This is a cracking little read, and shows why sometimes a little forethought is better than a big budget…
© 1986, 1989 Marvel Entertainment Group. All Rights Reserved.

Feng Shui Academy


By Haruka Shouji & Midori Natsu, translated by Jason Tanthum (DrMaster Publications)
ISBN: 978-1-59796-191-2

If you’re one of those people who’s never read a manga tale, or who’s been tempted but discouraged by the terrifying number of volumes these tales can run to here’s a delightful little fantasy fable complete in one book that shows all that’s best about comics from the East.

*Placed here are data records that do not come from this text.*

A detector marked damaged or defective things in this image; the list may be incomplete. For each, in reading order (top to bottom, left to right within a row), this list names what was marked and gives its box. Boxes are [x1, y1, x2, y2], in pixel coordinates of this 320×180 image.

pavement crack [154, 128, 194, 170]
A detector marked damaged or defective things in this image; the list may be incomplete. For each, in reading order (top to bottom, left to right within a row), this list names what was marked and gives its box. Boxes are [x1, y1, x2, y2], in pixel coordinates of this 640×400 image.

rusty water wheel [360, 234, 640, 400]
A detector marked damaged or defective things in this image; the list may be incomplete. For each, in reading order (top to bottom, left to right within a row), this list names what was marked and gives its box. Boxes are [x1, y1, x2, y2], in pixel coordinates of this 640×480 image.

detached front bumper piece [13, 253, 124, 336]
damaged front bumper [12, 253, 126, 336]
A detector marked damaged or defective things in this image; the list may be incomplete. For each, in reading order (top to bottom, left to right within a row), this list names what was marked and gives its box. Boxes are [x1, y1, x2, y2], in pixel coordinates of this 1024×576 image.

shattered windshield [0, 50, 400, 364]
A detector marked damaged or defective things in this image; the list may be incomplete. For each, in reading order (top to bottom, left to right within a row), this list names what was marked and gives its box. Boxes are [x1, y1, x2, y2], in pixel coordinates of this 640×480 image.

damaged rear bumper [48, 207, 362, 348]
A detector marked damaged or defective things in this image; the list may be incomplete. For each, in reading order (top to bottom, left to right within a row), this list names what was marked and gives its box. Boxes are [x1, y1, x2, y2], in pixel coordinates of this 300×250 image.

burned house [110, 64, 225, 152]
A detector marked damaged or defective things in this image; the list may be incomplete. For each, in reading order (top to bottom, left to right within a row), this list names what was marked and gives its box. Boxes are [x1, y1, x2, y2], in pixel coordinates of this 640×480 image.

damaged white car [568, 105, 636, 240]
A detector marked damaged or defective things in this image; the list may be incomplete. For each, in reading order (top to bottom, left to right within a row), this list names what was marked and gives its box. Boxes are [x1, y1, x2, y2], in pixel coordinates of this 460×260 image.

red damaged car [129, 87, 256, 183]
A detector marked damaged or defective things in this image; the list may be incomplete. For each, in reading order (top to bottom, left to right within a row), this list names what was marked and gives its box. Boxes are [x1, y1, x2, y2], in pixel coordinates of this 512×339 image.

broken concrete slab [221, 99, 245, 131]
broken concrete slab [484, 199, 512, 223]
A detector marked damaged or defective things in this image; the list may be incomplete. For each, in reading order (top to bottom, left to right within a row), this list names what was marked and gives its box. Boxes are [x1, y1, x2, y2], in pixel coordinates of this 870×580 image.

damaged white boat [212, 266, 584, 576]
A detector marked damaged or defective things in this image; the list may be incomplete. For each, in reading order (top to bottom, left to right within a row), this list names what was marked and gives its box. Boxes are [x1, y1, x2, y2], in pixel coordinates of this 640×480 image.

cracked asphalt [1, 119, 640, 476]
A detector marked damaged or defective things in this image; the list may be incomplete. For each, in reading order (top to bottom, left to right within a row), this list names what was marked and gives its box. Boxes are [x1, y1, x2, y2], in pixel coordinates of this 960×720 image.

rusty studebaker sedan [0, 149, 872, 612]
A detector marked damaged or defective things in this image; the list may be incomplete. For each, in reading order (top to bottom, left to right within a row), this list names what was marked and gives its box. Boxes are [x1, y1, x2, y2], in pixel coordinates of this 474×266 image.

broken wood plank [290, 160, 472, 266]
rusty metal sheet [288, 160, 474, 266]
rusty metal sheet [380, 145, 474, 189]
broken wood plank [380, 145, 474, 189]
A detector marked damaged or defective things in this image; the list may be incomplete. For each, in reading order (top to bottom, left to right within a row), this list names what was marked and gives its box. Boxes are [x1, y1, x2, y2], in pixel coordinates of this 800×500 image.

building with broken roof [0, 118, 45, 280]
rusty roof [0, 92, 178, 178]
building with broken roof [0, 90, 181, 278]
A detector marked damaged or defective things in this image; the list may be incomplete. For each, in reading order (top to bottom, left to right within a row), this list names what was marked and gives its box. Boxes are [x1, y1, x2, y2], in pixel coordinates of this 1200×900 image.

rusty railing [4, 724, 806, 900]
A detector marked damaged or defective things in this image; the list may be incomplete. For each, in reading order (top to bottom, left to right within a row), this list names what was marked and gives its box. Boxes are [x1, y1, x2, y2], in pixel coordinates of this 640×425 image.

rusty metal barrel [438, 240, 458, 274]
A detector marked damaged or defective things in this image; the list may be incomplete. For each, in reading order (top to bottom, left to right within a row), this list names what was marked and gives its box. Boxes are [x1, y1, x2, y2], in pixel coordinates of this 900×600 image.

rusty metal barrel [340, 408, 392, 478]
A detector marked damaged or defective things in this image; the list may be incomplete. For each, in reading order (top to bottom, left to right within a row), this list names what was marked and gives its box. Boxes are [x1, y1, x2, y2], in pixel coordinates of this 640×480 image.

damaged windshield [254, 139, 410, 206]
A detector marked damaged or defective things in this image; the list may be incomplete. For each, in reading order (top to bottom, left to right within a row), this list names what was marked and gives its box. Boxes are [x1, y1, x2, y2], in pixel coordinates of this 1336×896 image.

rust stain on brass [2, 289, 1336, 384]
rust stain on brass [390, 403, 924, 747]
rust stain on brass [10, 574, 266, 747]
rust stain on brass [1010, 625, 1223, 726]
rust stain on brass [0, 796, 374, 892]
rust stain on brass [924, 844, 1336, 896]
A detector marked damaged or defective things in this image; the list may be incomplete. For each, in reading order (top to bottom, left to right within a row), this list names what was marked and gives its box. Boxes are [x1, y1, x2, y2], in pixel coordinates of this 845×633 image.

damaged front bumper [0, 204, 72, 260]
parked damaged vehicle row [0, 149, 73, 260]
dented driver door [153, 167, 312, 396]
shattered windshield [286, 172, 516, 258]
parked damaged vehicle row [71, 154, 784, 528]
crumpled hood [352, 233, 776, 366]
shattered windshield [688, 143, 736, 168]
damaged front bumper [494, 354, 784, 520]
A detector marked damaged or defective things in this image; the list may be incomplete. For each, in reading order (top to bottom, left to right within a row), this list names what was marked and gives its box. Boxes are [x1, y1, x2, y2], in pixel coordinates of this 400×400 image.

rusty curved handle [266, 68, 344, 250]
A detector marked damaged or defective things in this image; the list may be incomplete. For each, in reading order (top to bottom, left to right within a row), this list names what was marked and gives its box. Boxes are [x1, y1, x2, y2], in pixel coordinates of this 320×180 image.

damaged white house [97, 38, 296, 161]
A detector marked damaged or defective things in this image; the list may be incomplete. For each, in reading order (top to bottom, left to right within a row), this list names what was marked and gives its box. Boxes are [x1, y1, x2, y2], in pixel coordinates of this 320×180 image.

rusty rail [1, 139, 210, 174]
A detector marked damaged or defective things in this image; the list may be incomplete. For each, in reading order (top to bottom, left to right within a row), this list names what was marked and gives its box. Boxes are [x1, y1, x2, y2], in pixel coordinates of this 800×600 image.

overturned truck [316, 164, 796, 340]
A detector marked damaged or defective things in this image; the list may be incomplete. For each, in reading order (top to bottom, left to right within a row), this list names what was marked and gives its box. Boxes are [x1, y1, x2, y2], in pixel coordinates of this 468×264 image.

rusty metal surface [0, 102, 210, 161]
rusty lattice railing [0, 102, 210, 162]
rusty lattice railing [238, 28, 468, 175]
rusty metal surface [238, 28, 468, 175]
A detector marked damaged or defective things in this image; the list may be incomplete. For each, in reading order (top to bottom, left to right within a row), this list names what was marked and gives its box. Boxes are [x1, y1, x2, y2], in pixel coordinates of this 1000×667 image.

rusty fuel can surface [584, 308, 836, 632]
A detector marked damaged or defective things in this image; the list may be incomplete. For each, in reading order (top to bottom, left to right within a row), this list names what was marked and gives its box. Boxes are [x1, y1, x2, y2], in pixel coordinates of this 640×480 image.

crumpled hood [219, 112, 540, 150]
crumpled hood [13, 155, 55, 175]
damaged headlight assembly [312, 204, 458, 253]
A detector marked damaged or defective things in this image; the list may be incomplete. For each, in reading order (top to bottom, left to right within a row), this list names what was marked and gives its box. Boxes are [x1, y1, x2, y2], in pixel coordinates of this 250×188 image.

Comfortably fitting into the Worst Witch/Harry Potter milieu of magical schools it details the exploits of young Enoki Ozunu, the best and most talented student at the Kusanagi School of Magical Architecture. This Tokyo establishment trains students to restore spiritual harmony to buildings using Feng Shui, and to exorcise the demons and ghosts that can infest a dwelling once its “Harmonic Seals” are broken. Narrative balance is more easily achieved by adding a bunch of memorable school friends – and enemies – and a chaotic home-life, courtesy of his foster family.

Beyond all the intriguing and exotic scenarios and mythology is a solid school-days comedy drama, packed with excitement and honest sentiment as orphan Ozunu and his sassy cat-girl familiar Kyara save people’s homes from giant Earth-Spiders, root rats, eel water-spirits and more; and rescue the odd monster from evil people.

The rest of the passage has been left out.